Tampa, Fla. - "Peanut allergy now affects one percent of children and half a percent of adults and it's a problem that's a growing problem and were not quite sure why." Dr Richard Lockey is an expert in allergies. He sees patients at his office near University of South Florida. He has been following the study published in The Journal of Allergy and Clinical Immunology, where 40 adolescents and adults with peanut allergies were tested to see if a little peanut daily would build their tolerance and lessen their risk of dangerous reactions. He says, "There's a study now that shows if you give small amounts to begin with and incremental amounts of peanut extract in the mouth over a period of time you can partial desensitize the person."

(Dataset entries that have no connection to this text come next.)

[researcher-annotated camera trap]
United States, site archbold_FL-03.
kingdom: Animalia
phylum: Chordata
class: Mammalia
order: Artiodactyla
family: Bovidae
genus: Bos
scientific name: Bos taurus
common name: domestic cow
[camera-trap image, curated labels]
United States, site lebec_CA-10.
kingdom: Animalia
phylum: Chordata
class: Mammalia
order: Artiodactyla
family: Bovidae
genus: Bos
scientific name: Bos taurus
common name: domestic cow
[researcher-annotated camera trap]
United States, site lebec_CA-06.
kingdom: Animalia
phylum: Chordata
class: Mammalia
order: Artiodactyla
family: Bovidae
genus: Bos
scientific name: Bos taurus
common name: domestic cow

After 44 weeks, 14 of the 20 study participants who got daily peanut powder were able to tolerate more than 10 times the peanut they could at the beginning of the study. While only 3 of 20 who had placebo could do the same.

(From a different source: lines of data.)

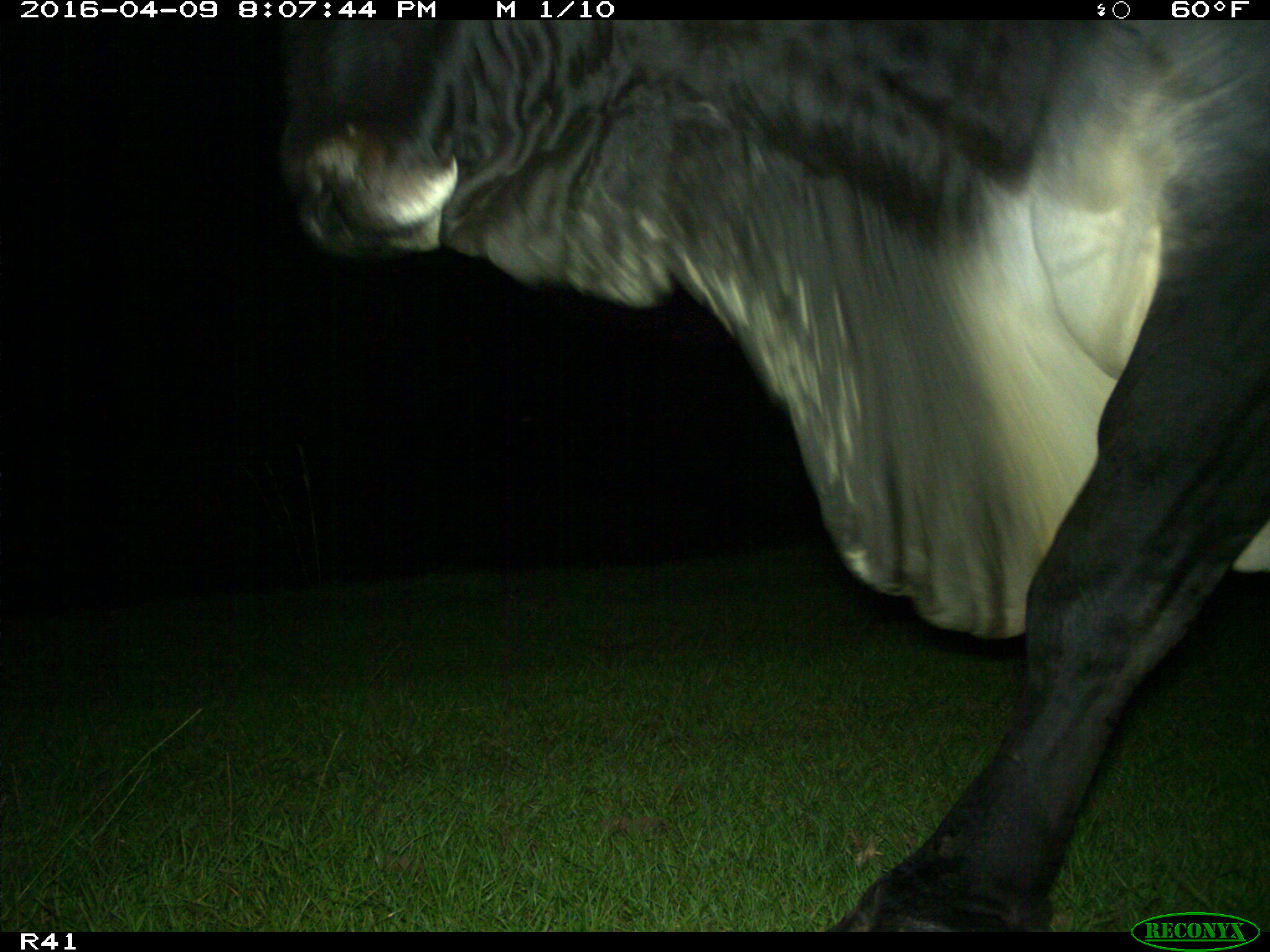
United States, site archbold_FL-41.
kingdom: Animalia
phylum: Chordata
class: Mammalia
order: Artiodactyla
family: Bovidae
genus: Bos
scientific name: Bos taurus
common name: domestic cow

But Dr. Lockey warns: Don't try this at home. "There can be very serious consequences to it because you're eating something and in the process of desensitizing or making yourself less sensitive to it, it can cause severe reactions."
Severe reactions that could occur includes anaphylactic shock and death. A study before tried the same thing with injections. Doctor Lockey says, "Allergy shots showed the same thing. The problem is in their experiments it resulted in more serious reactions and even a fatality in that study. So this may be, may be a safer way because you're giving it orally rather than by injection."

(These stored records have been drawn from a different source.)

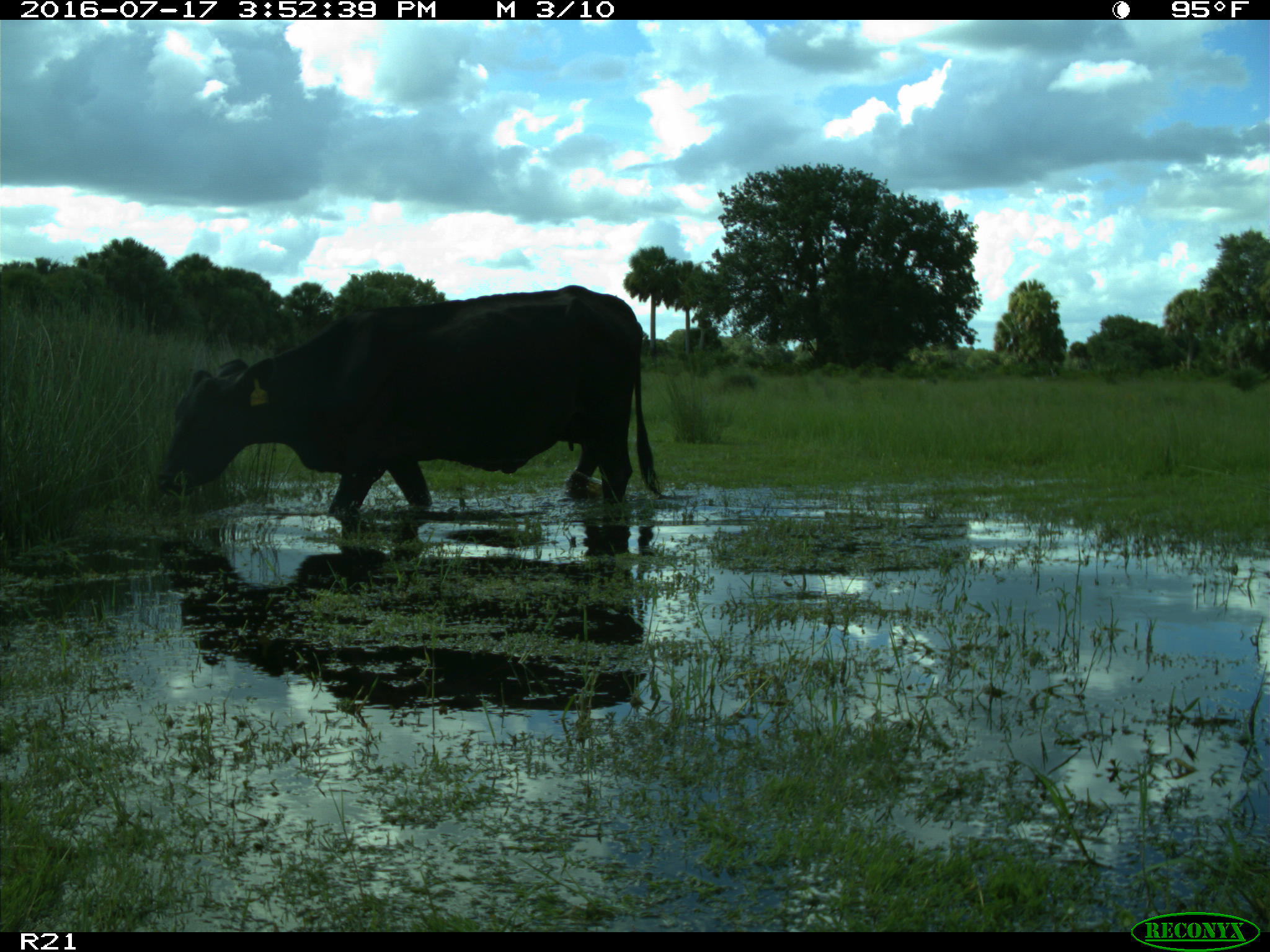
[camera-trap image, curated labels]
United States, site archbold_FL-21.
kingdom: Animalia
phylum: Chordata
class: Mammalia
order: Artiodactyla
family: Bovidae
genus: Bos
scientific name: Bos taurus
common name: domestic cow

That said he's not trying this in his own practice yet. "We could do it today it's just not something the general community of allergists will push at the point but there are some people already doing it in clinical practice."
How do you know if you're allergic to peanuts? Doctor Lockey says if you eat a peanut or peanuts you'll likely get hives all over your body, redness of your skin, your skin may itch, you could get nauseous and vomit and you could go into respiratory distress.